Data Protection
Data Protection
I have the plan to optimize our SQL Server 2008 High Availability with Snapmanager for SQL. The idea is that the SQL Server runs as a VM on a VMDK over NAS(OS, SQL Server, System Databases) and the user databases are located on LUNs. So we would take a snapshot with Snapmanager for VMware to recover the System(OS, SQL, System DBs) and snapmirror this to the other Volume on DR Site. Also we would take SQL Snapshots with Snapmanager for SQL and mirror(snapmirror) the LUNs to the DR Site. The intention is that we don't need two SQL Servers (with all jobs etc.). Currently we are using a SQL Mirror solution.

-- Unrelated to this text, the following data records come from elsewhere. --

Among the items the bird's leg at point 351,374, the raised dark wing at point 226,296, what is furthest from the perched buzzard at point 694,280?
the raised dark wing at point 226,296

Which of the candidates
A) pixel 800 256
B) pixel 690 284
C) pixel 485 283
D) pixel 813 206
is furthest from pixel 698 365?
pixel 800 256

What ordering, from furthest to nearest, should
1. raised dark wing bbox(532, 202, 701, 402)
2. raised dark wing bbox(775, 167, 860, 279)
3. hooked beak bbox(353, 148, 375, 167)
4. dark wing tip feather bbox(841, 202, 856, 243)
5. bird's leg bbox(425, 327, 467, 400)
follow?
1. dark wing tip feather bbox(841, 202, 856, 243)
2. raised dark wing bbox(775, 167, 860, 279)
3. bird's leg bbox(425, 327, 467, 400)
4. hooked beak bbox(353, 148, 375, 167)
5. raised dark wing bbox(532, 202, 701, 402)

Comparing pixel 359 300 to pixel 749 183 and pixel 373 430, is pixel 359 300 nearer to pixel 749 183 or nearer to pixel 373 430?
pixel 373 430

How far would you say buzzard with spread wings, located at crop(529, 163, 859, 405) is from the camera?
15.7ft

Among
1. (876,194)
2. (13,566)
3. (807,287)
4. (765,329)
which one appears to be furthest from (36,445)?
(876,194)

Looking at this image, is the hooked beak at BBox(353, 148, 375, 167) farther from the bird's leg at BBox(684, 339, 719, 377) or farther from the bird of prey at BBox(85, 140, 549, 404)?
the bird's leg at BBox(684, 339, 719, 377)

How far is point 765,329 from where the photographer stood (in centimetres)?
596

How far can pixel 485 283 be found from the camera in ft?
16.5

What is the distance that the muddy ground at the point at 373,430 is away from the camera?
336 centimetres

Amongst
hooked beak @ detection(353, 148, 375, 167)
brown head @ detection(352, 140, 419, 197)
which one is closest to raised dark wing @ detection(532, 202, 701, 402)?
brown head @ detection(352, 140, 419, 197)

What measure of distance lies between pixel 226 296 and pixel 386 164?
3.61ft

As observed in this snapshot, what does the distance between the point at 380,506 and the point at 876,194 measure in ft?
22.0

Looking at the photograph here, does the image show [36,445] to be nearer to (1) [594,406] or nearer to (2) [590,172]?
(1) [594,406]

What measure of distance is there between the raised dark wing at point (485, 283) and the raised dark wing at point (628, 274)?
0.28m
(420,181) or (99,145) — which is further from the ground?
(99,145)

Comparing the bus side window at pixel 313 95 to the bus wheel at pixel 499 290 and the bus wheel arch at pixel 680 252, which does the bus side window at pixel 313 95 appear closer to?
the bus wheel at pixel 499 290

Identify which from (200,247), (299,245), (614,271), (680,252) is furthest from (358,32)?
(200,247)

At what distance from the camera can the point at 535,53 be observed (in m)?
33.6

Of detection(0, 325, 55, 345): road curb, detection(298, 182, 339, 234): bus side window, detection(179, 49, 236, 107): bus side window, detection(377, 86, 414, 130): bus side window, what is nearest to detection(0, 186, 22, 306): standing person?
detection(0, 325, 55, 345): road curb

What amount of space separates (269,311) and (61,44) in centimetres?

I have attached a file that describes my idea more precisely. Is this a useful concept?
The problem is SMSQL and SMVI interfere each other.
The following error occurs in windows event log when i take a snapshot with SMVI after i took a snapshot with SMSQL:
The default transaction resource manager on volume \\?\Volume{df094da9-87d0-11e2-95dd-005056b26dac} encountered a non-retryable error and could not start. The data contains the error code.
I have been working on a similar design for my company. I have found work arounds for most, but not all, of the issues. In my environment, I could not take a snapshot from SMVI and SMSQL at the same time either. For us, the SMVI would work, but then SMSQL would see another type of snapshot and fail. To get around that, I had to script a "consolidate snapshots" command on the SMVI side for the OS drive.
Where I am stuck is actually using the snapmirrored volumes. I can mount the mirrored volumes at the hot DR site, but the more heavily used DB's show as "SUSPECT". I have created a script to use in SMVI instead of the prebuilt GUI that gracefully stops the SQL services, suspends the VM, then does the OS volume snap, then restarts it all. Still have the SUSPECT DB's.
Maybe someone smarter than I can suggest a workable solution.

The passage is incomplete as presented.